Go on a belief diet. You'll feel lighter and happier.

Most of us are concerned about putting on a few (or many) physical pounds. We correctly recognize that carrying around extra unnecessary weight is unhealthy, unattractive, and unpleasant.

But when it comes to psychological excess baggage, such as unneeded religious, spiritual, philosophical, mystical, or New Age'y beliefs, we aren't as worried about how all that "fat" is affecting us.

Well, it does. So I'm recommending a belief diet -- paring down our craving for what Michael Shermer terms "patternicity" and "agenticity," two strong appetites in every human brain.

The brain is a belief engine. From sensory data flowing in through the senses the brain naturally begins to look for and find patterns, and then infuses these patterns with meaning.

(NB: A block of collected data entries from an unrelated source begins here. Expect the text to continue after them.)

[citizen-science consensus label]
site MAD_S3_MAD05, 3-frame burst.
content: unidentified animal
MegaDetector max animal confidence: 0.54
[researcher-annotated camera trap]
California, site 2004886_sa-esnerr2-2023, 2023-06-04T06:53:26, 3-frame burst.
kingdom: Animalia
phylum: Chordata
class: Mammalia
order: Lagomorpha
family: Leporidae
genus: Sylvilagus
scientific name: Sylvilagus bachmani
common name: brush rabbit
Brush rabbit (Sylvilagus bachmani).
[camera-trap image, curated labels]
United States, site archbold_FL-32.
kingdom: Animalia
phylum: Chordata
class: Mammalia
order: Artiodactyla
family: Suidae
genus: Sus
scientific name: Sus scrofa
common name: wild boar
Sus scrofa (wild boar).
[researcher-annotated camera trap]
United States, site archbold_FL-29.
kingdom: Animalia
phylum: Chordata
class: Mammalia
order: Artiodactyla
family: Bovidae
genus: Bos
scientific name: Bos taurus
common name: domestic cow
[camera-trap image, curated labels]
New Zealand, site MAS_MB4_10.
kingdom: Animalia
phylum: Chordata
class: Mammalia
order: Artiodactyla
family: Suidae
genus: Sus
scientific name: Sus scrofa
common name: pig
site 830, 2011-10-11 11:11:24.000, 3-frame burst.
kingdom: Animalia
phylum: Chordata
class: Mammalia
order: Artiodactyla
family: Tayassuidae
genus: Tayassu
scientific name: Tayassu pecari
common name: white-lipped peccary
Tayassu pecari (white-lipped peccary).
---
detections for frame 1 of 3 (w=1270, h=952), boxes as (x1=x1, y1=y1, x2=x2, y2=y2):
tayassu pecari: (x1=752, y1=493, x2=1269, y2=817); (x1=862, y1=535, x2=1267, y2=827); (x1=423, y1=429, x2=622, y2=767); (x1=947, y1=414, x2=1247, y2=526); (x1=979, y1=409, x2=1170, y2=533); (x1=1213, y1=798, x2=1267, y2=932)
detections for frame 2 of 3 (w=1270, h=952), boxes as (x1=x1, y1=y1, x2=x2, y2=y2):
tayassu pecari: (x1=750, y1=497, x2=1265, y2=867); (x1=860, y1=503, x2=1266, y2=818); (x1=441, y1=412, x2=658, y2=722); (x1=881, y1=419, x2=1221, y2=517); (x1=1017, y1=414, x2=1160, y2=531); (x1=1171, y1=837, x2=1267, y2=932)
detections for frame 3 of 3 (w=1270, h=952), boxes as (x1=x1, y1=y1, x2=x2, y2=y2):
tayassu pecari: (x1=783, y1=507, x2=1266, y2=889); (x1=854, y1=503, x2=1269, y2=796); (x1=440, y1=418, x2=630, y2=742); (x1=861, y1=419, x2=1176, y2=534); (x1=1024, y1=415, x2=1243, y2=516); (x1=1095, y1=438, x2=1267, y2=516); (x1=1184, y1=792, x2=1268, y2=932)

The first process I call patternicity: the tendency to find meaningful patterns in both meaningful and meaningless data. The second process I call agenticity: the tendency to infuse patterns with meaning, intention, and agency.

These are natural appetites. But so are our cravings for fat, protein, and carbohydrates, which can become unhealthily morphed into a fast food addiction. Yum! Got to have that big burger, large fries, and a 24 ounce coke!

Likewise, it's easy to become hooked on finding meaningful patterns in just about every aspect of life, leading to belief obesity.

Meaning, our minds get crammed with unfounded assumptions about how special and important we are. Our egos get expanded with delusions of religious/spiritual grandiosity. Whatever happens in our lives is meant to be; it's God's (or guru's) will; it's the universe (or karma) leading us in a destined direction; it's a lesson for us.

Here's another much more likely possibility. Whatever is happening ! is simpl y what's happening. Flowers, birds, whales, and dogs don't wake up in the morning and return to believing that the world revolves around them.

They just get on with their living. Only the human brain, with its evolved capacity for patternicity and agenticity, considers that finding a parking space, looking at a beautiful sunset, or holding a baby in our arms is a message from the cosmos.

More and more I'm learning how pleasant it is to let go of that unnecessary mental crap.

Sure, it's impossible to do this completely, just as it's impossible to go entirely without food. But we can reduce our belief intake in the same way as we can lessen our caloric intake. Mindfulness is one approach to shedding excess psychological believing pounds.

If I simply focus on what my body and brain (which is the conscious aspect of my body) is doing at any given moment, there's much less of an opportunity for belief birds to take wing and fly off in all sorts of strange directions.

The driver of that car must have seen me coming. Why did she pull out right in front of me on this curvy two-lane road? She must want to slow me down on my way into town. What a jerk!

That's option #1. Option #2 is to simply be aware that a car pulled out ahead of me in my lane and I need to slow down.

Likewise, we can either go through life believing that a God, guru, angel, fate, or some other supernatural power is guiding events and giving us lessons, or we can simply go through life.

It isn't unpleasant to dethrone yourself from being the King or Queen of the World, the center of the universe, the reason why everything happens the way it does. Actually, believing this is exhausting. It's stressful. It requires a lot of mental effort to keep unfounded concepts alive and well in the brain.

Let them go. Feel what it is like to be leaner, belief-wise. Once you try it, I bet you! 'll like it.